Strings and Runes in D Programming Language

import std.stdio;
import std.utf;

void main()
{
    // `s` is a `string` assigned a literal value
    // representing the word "hello" in the Thai
    // language. D string literals are UTF-8
    // encoded text.
    const string s = "สวัสดี";

    // Since strings are arrays of immutable characters in D,
    // this will produce the length of the raw bytes stored within.
    writeln("Len: ", s.length);

    // Indexing into a string produces the raw byte values at
    // each index. This loop generates the hex values of all
    // the bytes that constitute the code points in `s`.
    foreach (i; 0 .. s.length)
    {
        writef("%x ", s[i]);
    }
    writeln();

    // To count how many *code points* are in a string, we can use
    // the `std.utf.count` function. Note that the run-time of
    // `count` depends on the size of the string,
    // because it has to decode each UTF-8 code point sequentially.
    // Some Thai characters are represented by UTF-8 code points
    // that can span multiple bytes, so the result of this count
    // may be surprising.
    writeln("Code point count:", s.count);

    // A `foreach` loop handles strings specially and decodes
    // each code point along with its offset in the string.
    foreach (i, dchar c; s)
    {
        writefln("%U starts at %d", c, i);
    }

    // We can achieve the same iteration by using the
    // `std.utf.decode` function explicitly.
    writeln("\nUsing decode");
    for (size_t i = 0; i < s.length; i += stride(s, i))
    {
        dchar c = decode(s, i);
        writefln("%U starts at %d", c, i);
        examineCodePoint(c);
    }
}

void examineCodePoint(dchar c)
{
    // Values enclosed in single quotes are character literals.
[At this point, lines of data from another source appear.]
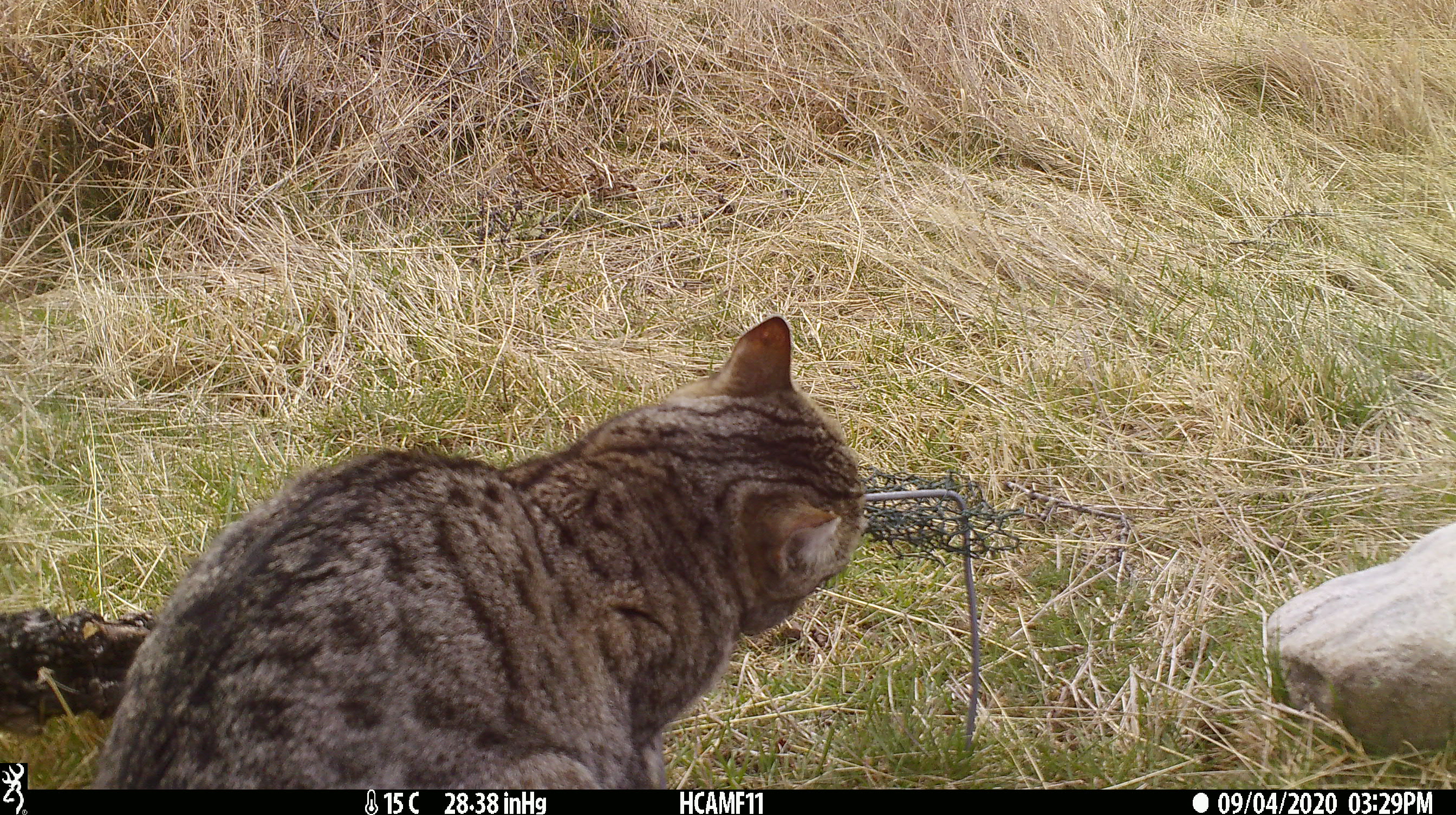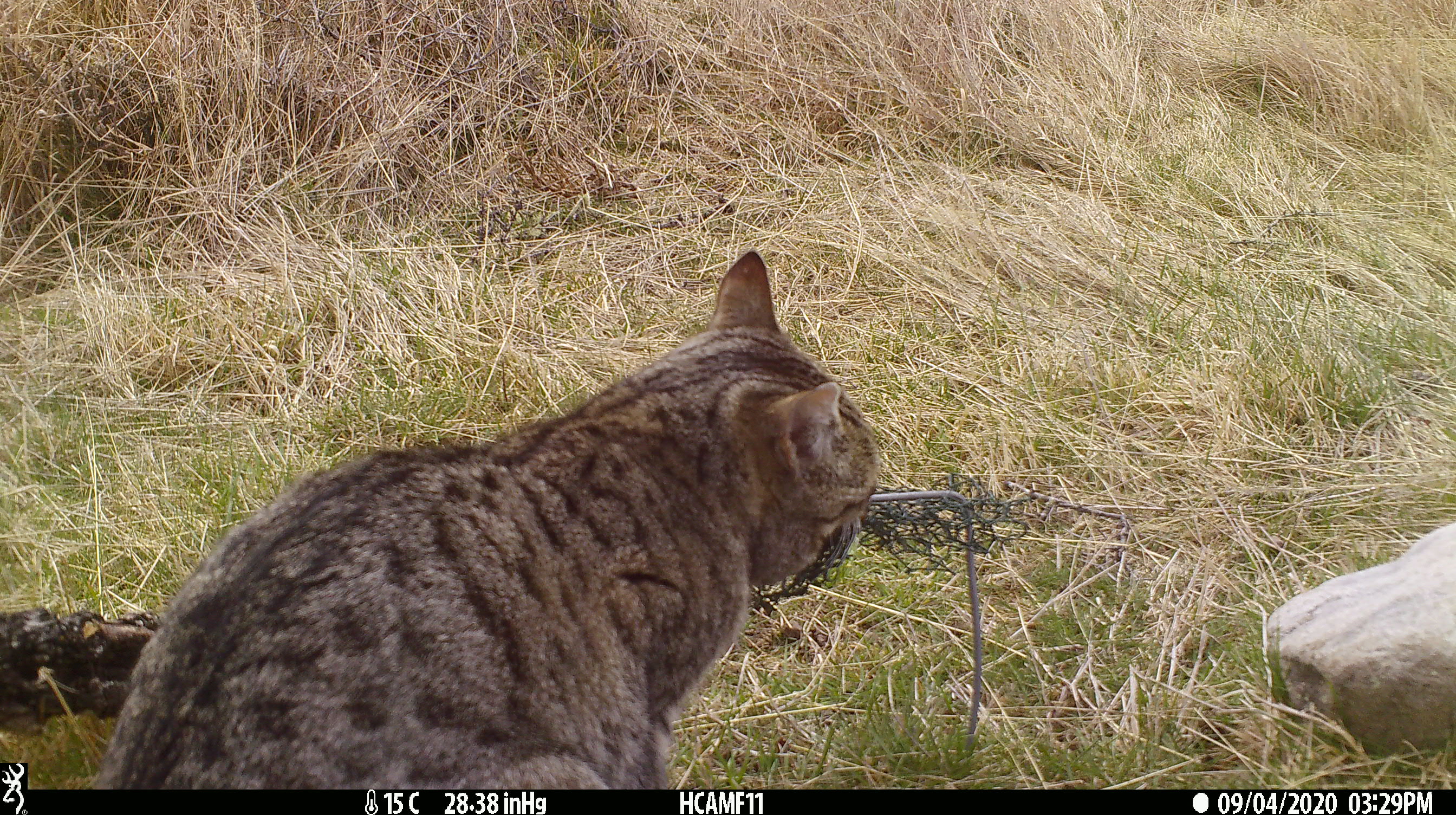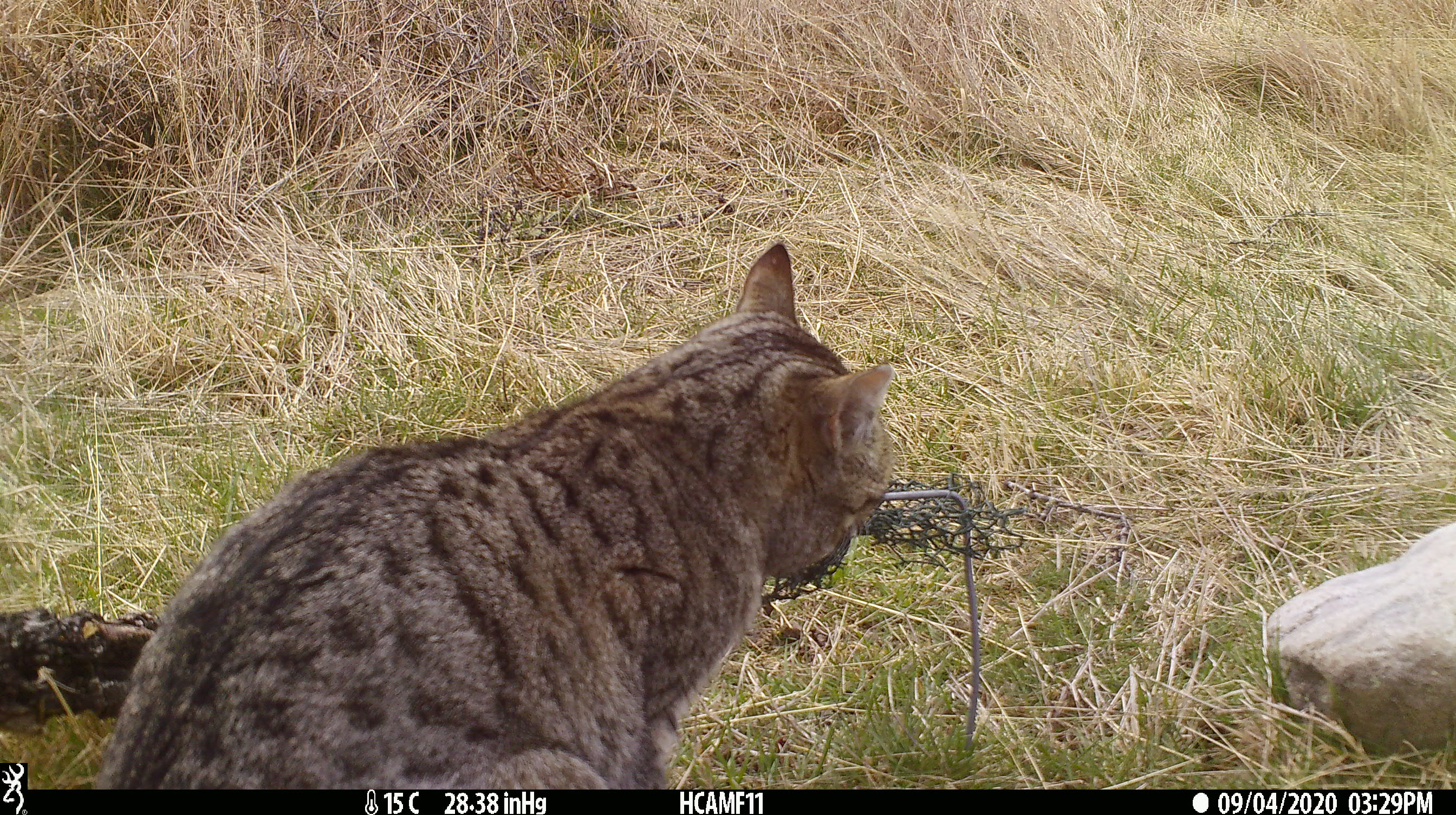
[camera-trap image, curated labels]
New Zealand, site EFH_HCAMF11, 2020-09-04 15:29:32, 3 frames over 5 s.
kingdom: Animalia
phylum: Chordata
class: Mammalia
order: Carnivora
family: Felidae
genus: Felis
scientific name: Felis catus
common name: domestic cat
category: cat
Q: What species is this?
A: Cat (domestic cat) (Felis catus).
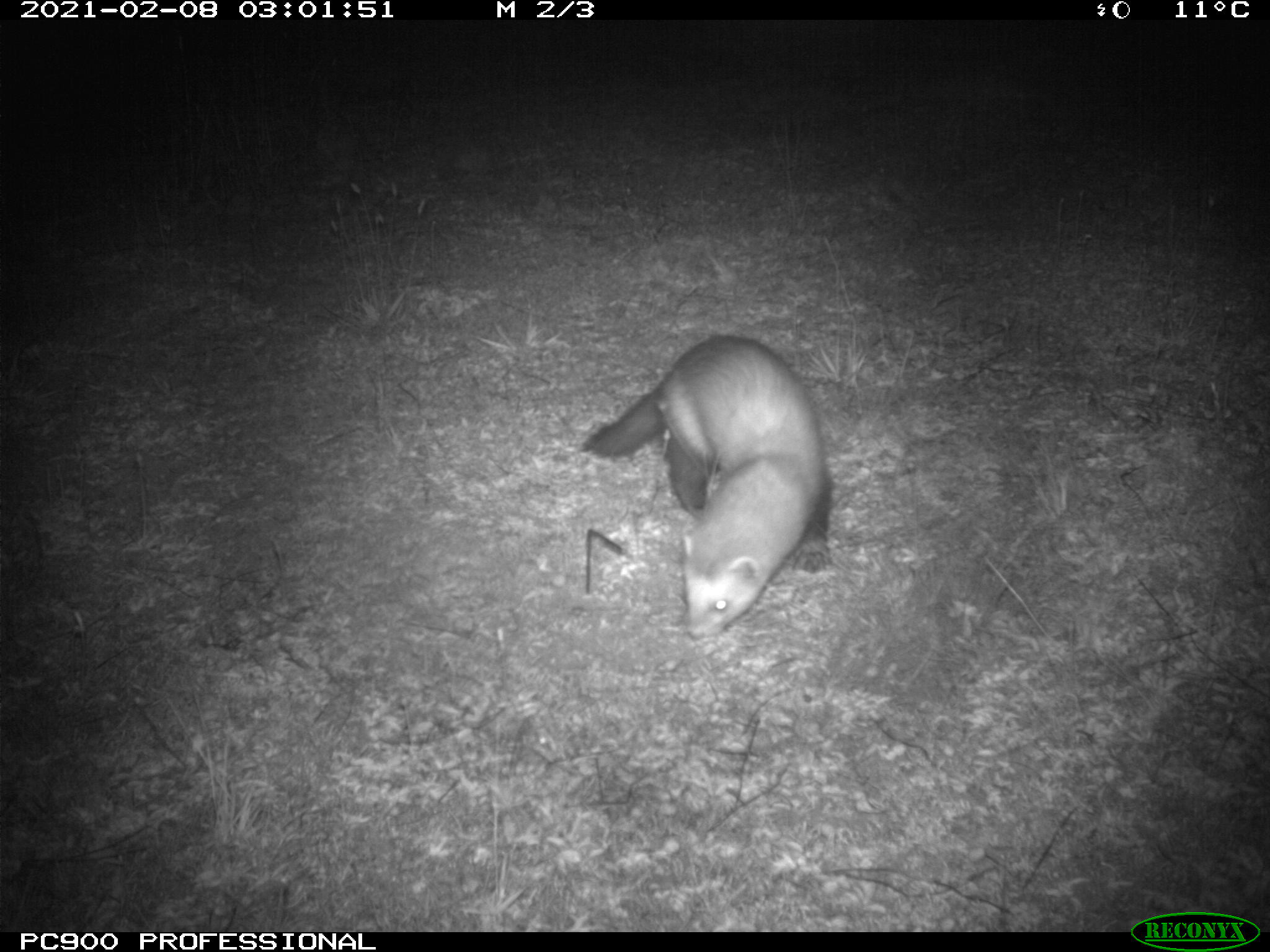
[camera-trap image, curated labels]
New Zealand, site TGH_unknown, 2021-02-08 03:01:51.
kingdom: Animalia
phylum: Chordata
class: Mammalia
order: Carnivora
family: Mustelidae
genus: Mustela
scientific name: Mustela furo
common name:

We
    // can compare a `dchar` value to a character literal directly.
    if (c == 't')
    {
        writeln("found tee");
    }
    else if (c == 'ส')
    {
        writeln("found so sua");
    }
}

This D program demonstrates working with strings and Unicode code points, which are similar to runes in other languages. Here’s a breakdown of the concepts:

  1. D strings are UTF-8 encoded by default.
  2. The length property of a string gives the number of bytes, not the number of code points.
  3. We use std.utf.count to count the number of Unicode code points in a string.
  4. The foreach loop can iterate over a string’s code points directly.
  5. std.utf.decode can be used to manually decode UTF-8 encoded strings.
  6. std.utf.stride is used to determine the number of bytes in the current code point.
  7. D uses dchar to represent a full Unicode code point.

When you run this program, you’ll see output similar to:

Len: 18
e0 b8 aa e0 b8 a7 e0 b8 b1 e0 b8 aa e0 b8 94 e0 b8 b5 
Code point count: 6
U+0E2A starts at 0
U+0E27 starts at 3
U+0E31 starts at 6
U+0E2A starts at 9
U+0E14 starts at 12
U+0E35 starts at 15

Using decode
U+0E2A starts at 0
found so sua
U+0E27 starts at 3
U+0E31 starts at 6
U+0E2A starts at 9
found so sua
U+0E14 starts at 12
U+0E35 starts at 15

This example illustrates how D handles Unicode strings and provides tools for working with individual code points, which is crucial for text processing in a globalized world.